# Liver vs. Kidney, nutritional differences.



## SamWu1 (Oct 15, 2010)

I searched for a bit but couldn't find a satisfactory answer. Does anyone happen to know the nutritional differences between liver vs. kidney? I feed both at a ratio of about 7% beef liver and 7% beef kidney per day.

I know liver contains substantially higher levels of everything, particularly vitamin A but besides that, kidney seems to be simply a more "diluted" version of liver with the limited info I found online (and my limited understanding of nutrition).

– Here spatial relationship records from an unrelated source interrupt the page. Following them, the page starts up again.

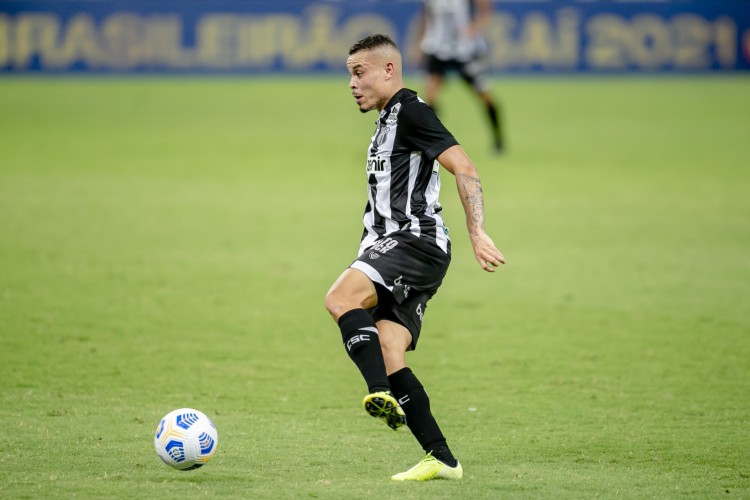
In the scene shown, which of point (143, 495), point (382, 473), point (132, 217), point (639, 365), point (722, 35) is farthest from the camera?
point (722, 35)

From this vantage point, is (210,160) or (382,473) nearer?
(382,473)

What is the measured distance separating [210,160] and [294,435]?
12.8 meters

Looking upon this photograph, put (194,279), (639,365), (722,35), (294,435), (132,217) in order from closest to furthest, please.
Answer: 1. (294,435)
2. (639,365)
3. (194,279)
4. (132,217)
5. (722,35)

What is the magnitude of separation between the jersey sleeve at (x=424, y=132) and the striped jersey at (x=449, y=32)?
1291 cm

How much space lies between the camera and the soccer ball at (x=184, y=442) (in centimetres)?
505

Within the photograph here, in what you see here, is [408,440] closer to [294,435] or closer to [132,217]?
[294,435]

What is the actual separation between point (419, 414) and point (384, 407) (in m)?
0.49

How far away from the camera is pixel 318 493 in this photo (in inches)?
190

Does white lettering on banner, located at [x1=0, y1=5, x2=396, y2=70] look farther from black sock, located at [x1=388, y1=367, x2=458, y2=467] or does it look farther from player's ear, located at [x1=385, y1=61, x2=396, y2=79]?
black sock, located at [x1=388, y1=367, x2=458, y2=467]

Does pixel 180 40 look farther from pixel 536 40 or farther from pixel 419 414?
pixel 419 414

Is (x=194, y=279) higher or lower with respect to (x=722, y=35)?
lower

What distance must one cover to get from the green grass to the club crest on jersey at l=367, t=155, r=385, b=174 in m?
1.37

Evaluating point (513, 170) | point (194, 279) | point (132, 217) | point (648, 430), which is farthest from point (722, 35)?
point (648, 430)

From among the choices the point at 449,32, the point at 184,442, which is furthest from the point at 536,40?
the point at 184,442
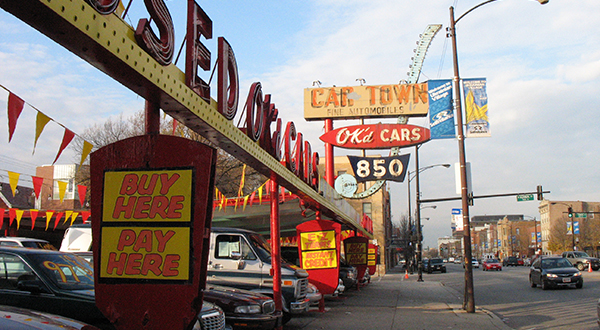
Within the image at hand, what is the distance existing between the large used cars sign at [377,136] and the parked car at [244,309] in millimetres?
16282

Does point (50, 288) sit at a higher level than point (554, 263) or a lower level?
higher

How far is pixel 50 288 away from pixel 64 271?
0.49 m

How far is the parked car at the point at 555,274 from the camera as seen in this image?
20.5 m

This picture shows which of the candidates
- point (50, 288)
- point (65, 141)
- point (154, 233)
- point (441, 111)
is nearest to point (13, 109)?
point (65, 141)

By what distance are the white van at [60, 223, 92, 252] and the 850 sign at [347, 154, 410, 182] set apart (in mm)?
13589

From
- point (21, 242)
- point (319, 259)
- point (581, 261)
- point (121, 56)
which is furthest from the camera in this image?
point (581, 261)

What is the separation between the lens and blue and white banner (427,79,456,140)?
14625mm

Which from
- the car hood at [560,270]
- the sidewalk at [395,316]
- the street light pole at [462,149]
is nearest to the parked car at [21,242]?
the sidewalk at [395,316]

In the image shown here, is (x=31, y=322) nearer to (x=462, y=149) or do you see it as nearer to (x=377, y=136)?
(x=462, y=149)

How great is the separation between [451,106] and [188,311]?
11.9m

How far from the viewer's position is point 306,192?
1187 cm

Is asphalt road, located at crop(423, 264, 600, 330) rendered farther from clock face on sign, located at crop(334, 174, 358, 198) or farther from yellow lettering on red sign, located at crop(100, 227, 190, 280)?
yellow lettering on red sign, located at crop(100, 227, 190, 280)

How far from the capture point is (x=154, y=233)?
504 cm

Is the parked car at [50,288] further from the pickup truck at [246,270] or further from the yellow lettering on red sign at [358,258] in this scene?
the yellow lettering on red sign at [358,258]
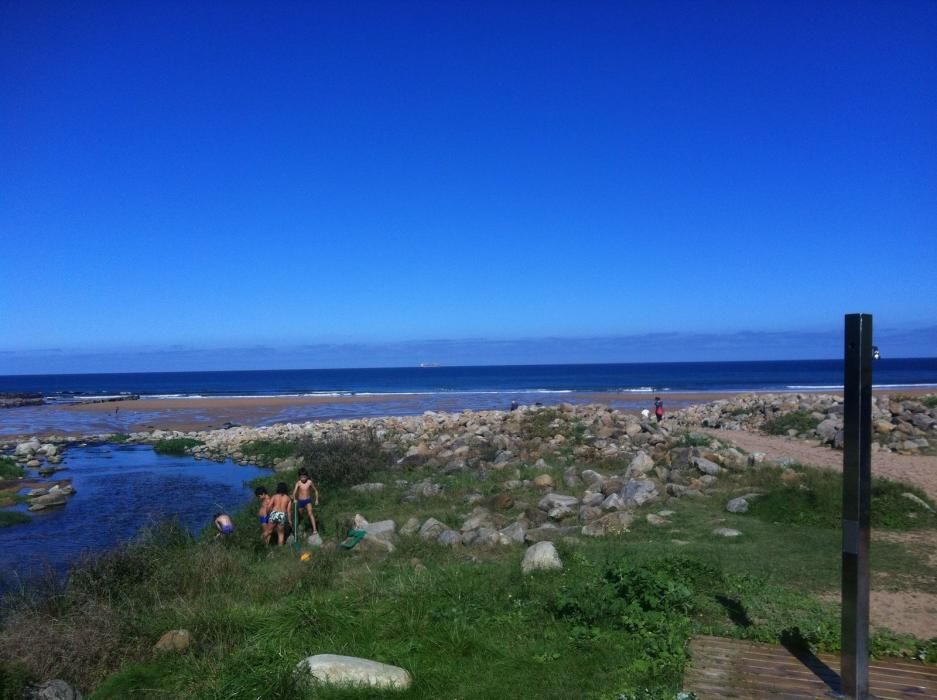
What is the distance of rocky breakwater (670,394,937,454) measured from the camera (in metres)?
18.5

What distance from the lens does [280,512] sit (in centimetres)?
1238

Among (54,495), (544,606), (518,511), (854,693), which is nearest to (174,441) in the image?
(54,495)

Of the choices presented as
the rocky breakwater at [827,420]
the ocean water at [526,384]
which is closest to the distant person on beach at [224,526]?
the rocky breakwater at [827,420]

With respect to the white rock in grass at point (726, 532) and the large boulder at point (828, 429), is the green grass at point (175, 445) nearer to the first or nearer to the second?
the large boulder at point (828, 429)

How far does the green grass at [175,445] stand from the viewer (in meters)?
29.4

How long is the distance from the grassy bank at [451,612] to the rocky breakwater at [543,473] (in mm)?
953

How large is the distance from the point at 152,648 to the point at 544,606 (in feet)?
11.8

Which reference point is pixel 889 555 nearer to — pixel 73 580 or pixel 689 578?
pixel 689 578

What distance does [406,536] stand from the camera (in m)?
11.3

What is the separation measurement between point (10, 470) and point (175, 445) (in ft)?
21.4

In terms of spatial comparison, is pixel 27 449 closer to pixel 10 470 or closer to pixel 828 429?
pixel 10 470

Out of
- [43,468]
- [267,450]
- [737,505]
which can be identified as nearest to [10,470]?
[43,468]

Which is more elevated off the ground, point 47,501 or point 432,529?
point 432,529

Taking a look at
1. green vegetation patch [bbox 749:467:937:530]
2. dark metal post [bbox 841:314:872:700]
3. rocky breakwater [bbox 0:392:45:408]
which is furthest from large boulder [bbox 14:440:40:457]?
rocky breakwater [bbox 0:392:45:408]
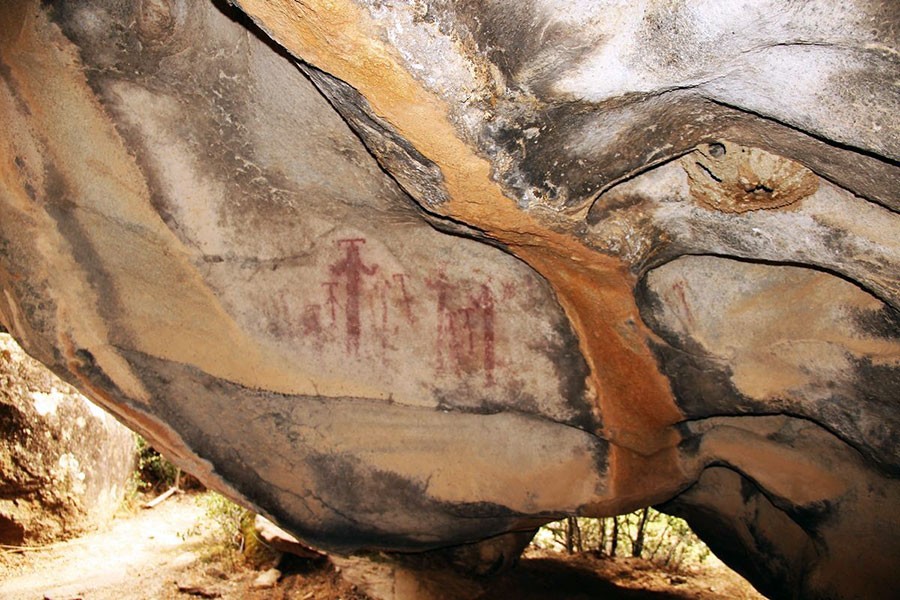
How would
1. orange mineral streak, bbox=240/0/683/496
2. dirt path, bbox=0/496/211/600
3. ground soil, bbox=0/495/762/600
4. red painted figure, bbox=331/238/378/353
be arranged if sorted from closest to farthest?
orange mineral streak, bbox=240/0/683/496 → red painted figure, bbox=331/238/378/353 → ground soil, bbox=0/495/762/600 → dirt path, bbox=0/496/211/600

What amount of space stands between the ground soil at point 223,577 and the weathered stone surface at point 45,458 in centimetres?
15

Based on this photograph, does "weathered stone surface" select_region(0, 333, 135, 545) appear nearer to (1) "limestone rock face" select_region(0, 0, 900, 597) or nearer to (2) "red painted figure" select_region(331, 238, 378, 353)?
(1) "limestone rock face" select_region(0, 0, 900, 597)

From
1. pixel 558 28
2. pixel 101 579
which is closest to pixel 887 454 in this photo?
pixel 558 28

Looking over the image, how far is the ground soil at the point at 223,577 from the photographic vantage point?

Does liver contain certain attributes that kidney does not and vice versa? Or do we feed both to maintain the PMR principal of whole prey animals to maximize nutritional balance? Is it possible to be balanced by only feeding exclusively liver or exclusively kidney as the only organ meat?

On a side note, I absolutely despise the smell and texture of kidney but relish in slicing up beef liver for my guy and gal. :thumb:


----------



## RawFedDogs (Jun 16, 2008)

For nutritional information on most anything you can look here: http://www.nal.usda.gov/fnic/foodcomp/search/

Always include the word "RAW" in your search. For example "raw beef liver" or "raw beef kidney". Keep this site bookmarked. Its great for finding nutritional information on most anything.


----------



## DaneMama (Jun 27, 2008)

I actually made that site a sticky thread here....you cab pretty much look at anything you want!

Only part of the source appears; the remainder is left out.